Source extract
▶
Additional new titles in the series to be released in 2013 include: Web-archiving; Preservation Metadata (2nd edition); Preserving Computer-Aided Design (CAD); and Preservation, Trust and Continuing Access for e-journals.

Webinars on Keeping Research Data and the Challenges of Decade Level Data Access and Security

Readers of the blog may be interested in three webinars on different aspects of Keeping Research Data and the Challenges of Decade Level Data Access and Security that are being made available by Arkivum, a company  specialising in long-term archiving. Each webinar is around 30 minutes in length and particularly focussed on researchers and institutions in the UK.  I will be contributing an independent view to the second of these webinars on 4th February.

The opening webinar by Matthew Addis was on 14th January but it is being re-run at 13:00 GMT on Thursday 24 January so there is a chance for people to catch it again.  You can sign up for it at https://attendee.gotowebinar.com/register/1414848611823277056 .

I listened in to that opening Webinar and thought it did a really good job of addressing the issues in a very even-handed way. It focussed on exploring the landscape of retention and access for research data in UK higher education institutions from Funding Bodies such as MRC and ESPRC, and what the drivers are from Library, IT and Research groups for keeping research data and the challenges of decade level data security. The webinar also incorporated a short element on how Arkivum’s solutions offer a way of keeping valuable research data safe, secure and accessible over extended timescales.

The second webinar at 1pm (GMT) on 4th February involving myself and Matthew Addis will be on the topic of “Long-term data management: in-house or outsource”.

A third webinar in March will focus on the real costs of long-term archiving.

I have known Matthew for quite a few years and many readers may be aware of his work on digital preservation whilst at the University of Southampton IT Innovation Centre. He is now CTO at Arkivum.

Digital Forensics and Preservation – report now publicly available

We are pleased to announce the public release of ‘Digital Forensics and Preservation’ by Jeremy Leighton John– the latest in the popular DPC Technology Watch Report series.
◀
Goal 1
Summarize the digital preservation blog excerpt in two sentences.
Goal 2
Carry the digital preservation blog excerpt forward from its final sentence.

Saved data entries
▶
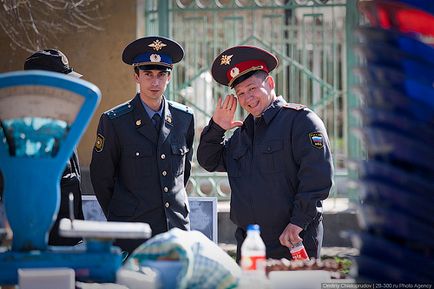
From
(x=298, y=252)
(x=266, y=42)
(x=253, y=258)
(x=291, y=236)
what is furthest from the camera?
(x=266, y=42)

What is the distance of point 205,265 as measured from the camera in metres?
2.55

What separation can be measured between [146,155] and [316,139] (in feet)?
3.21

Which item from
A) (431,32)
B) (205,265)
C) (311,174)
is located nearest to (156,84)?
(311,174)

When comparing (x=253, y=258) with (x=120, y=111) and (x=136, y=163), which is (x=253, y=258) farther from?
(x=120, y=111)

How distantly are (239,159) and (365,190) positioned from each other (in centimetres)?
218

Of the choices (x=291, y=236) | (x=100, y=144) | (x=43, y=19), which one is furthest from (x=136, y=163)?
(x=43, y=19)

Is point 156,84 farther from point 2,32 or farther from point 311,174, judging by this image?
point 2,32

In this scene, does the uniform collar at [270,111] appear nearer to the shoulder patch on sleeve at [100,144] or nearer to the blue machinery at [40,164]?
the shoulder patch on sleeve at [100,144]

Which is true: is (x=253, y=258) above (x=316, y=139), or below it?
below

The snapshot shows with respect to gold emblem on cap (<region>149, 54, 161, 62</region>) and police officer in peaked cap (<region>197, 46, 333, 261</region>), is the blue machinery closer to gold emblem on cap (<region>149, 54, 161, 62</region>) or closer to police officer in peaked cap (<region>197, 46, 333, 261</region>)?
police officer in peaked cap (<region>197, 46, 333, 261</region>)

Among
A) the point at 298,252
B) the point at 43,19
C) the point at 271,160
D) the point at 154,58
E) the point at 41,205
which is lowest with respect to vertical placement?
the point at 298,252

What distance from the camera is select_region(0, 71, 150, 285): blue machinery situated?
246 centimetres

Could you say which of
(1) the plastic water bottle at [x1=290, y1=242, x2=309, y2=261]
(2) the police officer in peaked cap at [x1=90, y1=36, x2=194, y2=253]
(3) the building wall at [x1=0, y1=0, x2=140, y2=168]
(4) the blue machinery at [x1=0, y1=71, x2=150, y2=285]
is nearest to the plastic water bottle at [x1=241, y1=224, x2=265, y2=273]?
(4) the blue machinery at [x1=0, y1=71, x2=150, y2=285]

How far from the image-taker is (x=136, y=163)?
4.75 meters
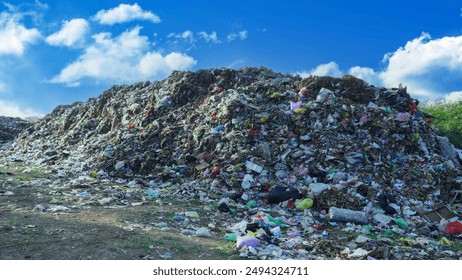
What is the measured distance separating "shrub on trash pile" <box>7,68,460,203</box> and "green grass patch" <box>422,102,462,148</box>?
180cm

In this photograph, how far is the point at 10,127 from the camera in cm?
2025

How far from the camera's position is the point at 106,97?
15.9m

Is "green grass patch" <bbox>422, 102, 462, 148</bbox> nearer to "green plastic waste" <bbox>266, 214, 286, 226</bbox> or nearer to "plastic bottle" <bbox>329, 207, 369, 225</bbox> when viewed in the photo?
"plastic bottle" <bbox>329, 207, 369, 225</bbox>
◀
▶
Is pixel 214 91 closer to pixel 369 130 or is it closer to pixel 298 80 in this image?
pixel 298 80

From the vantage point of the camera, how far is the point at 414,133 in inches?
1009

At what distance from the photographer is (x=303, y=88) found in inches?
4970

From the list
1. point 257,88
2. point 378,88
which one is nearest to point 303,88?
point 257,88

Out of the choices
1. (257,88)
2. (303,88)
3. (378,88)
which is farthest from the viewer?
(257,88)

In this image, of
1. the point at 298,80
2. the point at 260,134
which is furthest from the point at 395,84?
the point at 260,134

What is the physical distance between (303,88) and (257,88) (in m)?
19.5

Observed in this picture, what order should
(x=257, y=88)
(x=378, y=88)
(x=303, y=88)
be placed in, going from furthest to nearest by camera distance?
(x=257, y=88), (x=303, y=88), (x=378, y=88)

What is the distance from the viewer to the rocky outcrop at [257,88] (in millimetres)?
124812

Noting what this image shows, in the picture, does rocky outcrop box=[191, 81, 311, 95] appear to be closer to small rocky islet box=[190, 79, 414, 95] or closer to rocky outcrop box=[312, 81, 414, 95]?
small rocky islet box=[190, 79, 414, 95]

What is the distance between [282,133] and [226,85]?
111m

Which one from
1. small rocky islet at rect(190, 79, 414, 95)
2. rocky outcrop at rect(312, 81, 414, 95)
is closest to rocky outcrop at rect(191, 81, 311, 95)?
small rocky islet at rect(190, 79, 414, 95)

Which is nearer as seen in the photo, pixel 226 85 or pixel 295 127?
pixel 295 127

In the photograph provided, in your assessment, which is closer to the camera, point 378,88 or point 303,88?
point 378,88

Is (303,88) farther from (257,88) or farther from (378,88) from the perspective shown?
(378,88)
◀
Answer 1
Arkivum, a company specializing in long-term archiving, is offering three webinars of about 30 minutes each on keeping research data and decade-level data access and security, aimed mainly at UK researchers and institutions. The first is an opening session by Matthew Addis being re-run on 24 January, the second covers in-house versus outsourced long-term data management on 4th February, and the third, in March, covers the real costs of long-term archiving; the excerpt also announces the public release of "Digital Forensics and Preservation" by Jeremy Leighton John, the latest DPC Technology Watch Report.

Answer 2
‘Digital forensics is associated in many people’s minds primarily with criminal investigations’, explained the author, ‘but forensic methods have emerged as an essential source of tools and approaches for digital preservation, specifically for protecting and investigating evidence from the past.’

‘There are three basic principles in digital forensics: that the evidence is acquired without altering it; that this is demonstrably so; and that analysis is conducted in an accountable and repeatable way. Digital forensic processes, hardware and software have been designed to ensure compliance with these requirements.’

‘Forensic technologies allow archivists and curators to identify confidential content, establish a proper chain of custody, transfer data without changing it and detect forgeries and lost items. They can extract metadata and content, enable efficient indexing and searching, and facilitate the management of access.’

Cal Lee, an authority on digital forensics at the University of North Carolina welcomed the report. ‘Those who know Jeremy Leighton John’s work will not be surprised that he provides a great deal of food for thought in this report.  Jeremy has been a pioneer in the application of digital forensics to archival collections, and he has thought deeply about the implications of these activities.’

The report will be especially useful to those collecting and managing personal digital archives.  The diversity of objects and intricacy of their relationships make personal digital archives highly complex. Almost anything may appear in such an archive, from poet’s drafts, astronomer’s datasets, digital workings of mathematicians, and notes of political reformers. With their diverse content, organization and ancestry, personal digital archives are the epitome of unstructured information and serve as a test bed for refining preservation techniques more generally.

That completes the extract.